• **Work to be completed**:
Copy out the material below word for word, keeping every line in its original order.

• **Data for the task**:

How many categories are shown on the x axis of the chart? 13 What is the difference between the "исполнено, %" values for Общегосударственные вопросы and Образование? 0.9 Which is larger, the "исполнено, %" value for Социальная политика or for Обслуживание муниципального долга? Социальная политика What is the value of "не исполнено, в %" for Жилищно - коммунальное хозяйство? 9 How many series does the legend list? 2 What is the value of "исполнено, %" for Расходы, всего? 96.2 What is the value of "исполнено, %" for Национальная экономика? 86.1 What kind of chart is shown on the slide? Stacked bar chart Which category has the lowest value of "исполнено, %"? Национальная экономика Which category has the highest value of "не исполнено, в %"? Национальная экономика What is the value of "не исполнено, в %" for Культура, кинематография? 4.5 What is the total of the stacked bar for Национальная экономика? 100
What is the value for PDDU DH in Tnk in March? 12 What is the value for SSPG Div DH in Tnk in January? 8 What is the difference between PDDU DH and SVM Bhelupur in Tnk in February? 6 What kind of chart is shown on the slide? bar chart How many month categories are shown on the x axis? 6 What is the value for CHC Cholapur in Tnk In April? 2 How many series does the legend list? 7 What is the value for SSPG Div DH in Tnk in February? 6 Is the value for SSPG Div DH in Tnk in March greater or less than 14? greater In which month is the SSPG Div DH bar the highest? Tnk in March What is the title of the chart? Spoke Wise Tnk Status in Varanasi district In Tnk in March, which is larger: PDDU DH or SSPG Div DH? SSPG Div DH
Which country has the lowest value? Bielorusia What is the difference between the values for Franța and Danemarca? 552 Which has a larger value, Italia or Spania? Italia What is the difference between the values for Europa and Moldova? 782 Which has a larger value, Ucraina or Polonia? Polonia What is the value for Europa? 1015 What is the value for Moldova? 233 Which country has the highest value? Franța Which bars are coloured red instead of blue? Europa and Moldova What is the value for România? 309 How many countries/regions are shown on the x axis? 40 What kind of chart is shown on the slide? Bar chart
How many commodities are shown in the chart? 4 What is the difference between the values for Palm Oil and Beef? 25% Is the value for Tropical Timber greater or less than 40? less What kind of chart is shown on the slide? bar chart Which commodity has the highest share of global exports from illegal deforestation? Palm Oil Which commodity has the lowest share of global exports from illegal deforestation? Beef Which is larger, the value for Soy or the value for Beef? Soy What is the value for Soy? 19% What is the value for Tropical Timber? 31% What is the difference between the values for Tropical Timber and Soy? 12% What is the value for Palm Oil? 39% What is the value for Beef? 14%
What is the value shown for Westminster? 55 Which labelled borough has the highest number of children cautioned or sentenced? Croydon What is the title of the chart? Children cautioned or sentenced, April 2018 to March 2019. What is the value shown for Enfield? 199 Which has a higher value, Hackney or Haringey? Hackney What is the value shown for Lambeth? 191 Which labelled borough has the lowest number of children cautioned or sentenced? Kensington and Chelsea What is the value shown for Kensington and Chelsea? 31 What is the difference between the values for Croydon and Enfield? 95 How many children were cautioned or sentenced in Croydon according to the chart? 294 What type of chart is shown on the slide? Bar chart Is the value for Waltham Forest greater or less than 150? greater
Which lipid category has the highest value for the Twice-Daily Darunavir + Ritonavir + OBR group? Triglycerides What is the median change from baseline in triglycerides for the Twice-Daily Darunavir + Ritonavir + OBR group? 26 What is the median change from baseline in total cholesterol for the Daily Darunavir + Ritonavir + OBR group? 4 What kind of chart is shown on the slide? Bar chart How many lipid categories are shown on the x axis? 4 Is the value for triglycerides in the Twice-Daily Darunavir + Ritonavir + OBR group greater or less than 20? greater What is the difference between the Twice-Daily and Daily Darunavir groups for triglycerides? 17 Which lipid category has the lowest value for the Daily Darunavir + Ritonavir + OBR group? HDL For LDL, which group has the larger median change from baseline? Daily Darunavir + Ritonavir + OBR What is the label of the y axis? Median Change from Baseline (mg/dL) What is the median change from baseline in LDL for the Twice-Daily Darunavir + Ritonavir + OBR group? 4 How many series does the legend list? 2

• **Solved exercise**:
How many categories are shown on the x axis of the chart? 13 What is the difference between the "исполнено, %" values for Общегосударственные вопросы and Образование? 0.9 Which is larger, the "исполнено, %" value for Социальная политика or for Обслуживание муниципального долга? Социальная политика What is the value of "не исполнено, в %" for Жилищно - коммунальное хозяйство? 9 How many series does the legend list? 2 What is the value of "исполнено, %" for Расходы, всего? 96.2 What is the value of "исполнено, %" for Национальная экономика? 86.1 What kind of chart is shown on the slide? Stacked bar chart Which category has the lowest value of "исполнено, %"? Национальная экономика Which category has the highest value of "не исполнено, в %"? Национальная экономика What is the value of "не исполнено, в %" for Культура, кинематография? 4.5 What is the total of the stacked bar for Национальная экономика? 100
What is the value for PDDU DH in Tnk in March? 12 What is the value for SSPG Div DH in Tnk in January? 8 What is the difference between PDDU DH and SVM Bhelupur in Tnk in February? 6 What kind of chart is shown on the slide? bar chart How many month categories are shown on the x axis? 6 What is the value for CHC Cholapur in Tnk In April? 2 How many series does the legend list? 7 What is the value for SSPG Div DH in Tnk in February? 6 Is the value for SSPG Div DH in Tnk in March greater or less than 14? greater In which month is the SSPG Div DH bar the highest? Tnk in March What is the title of the chart? Spoke Wise Tnk Status in Varanasi district In Tnk in March, which is larger: PDDU DH or SSPG Div DH? SSPG Div DH
Which country has the lowest value? Bielorusia What is the difference between the values for Franța and Danemarca? 552 Which has a larger value, Italia or Spania? Italia What is the difference between the values for Europa and Moldova? 782 Which has a larger value, Ucraina or Polonia? Polonia What is the value for Europa? 1015 What is the value for Moldova? 233 Which country has the highest value? Franța Which bars are coloured red instead of blue? Europa and Moldova What is the value for România? 309 How many countries/regions are shown on the x axis? 40 What kind of chart is shown on the slide? Bar chart
How many commodities are shown in the chart? 4 What is the difference between the values for Palm Oil and Beef? 25% Is the value for Tropical Timber greater or less than 40? less What kind of chart is shown on the slide? bar chart Which commodity has the highest share of global exports from illegal deforestation? Palm Oil Which commodity has the lowest share of global exports from illegal deforestation? Beef Which is larger, the value for Soy or the value for Beef? Soy What is the value for Soy? 19% What is the value for Tropical Timber? 31% What is the difference between the values for Tropical Timber and Soy? 12% What is the value for Palm Oil? 39% What is the value for Beef? 14%
What is the value shown for Westminster? 55 Which labelled borough has the highest number of children cautioned or sentenced? Croydon What is the title of the chart? Children cautioned or sentenced, April 2018 to March 2019. What is the value shown for Enfield? 199 Which has a higher value, Hackney or Haringey? Hackney What is the value shown for Lambeth? 191 Which labelled borough has the lowest number of children cautioned or sentenced? Kensington and Chelsea What is the value shown for Kensington and Chelsea? 31 What is the difference between the values for Croydon and Enfield? 95 How many children were cautioned or sentenced in Croydon according to the chart? 294 What type of chart is shown on the slide? Bar chart Is the value for Waltham Forest greater or less than 150? greater
Which lipid category has the highest value for the Twice-Daily Darunavir + Ritonavir + OBR group? Triglycerides What is the median change from baseline in triglycerides for the Twice-Daily Darunavir + Ritonavir + OBR group? 26 What is the median change from baseline in total cholesterol for the Daily Darunavir + Ritonavir + OBR group? 4 What kind of chart is shown on the slide? Bar chart How many lipid categories are shown on the x axis? 4 Is the value for triglycerides in the Twice-Daily Darunavir + Ritonavir + OBR group greater or less than 20? greater What is the difference between the Twice-Daily and Daily Darunavir groups for triglycerides? 17 Which lipid category has the lowest value for the Daily Darunavir + Ritonavir + OBR group? HDL For LDL, which group has the larger median change from baseline? Daily Darunavir + Ritonavir + OBR What is the label of the y axis? Median Change from Baseline (mg/dL) What is the median change from baseline in LDL for the Twice-Daily Darunavir + Ritonavir + OBR group? 4 How many series does the legend list? 2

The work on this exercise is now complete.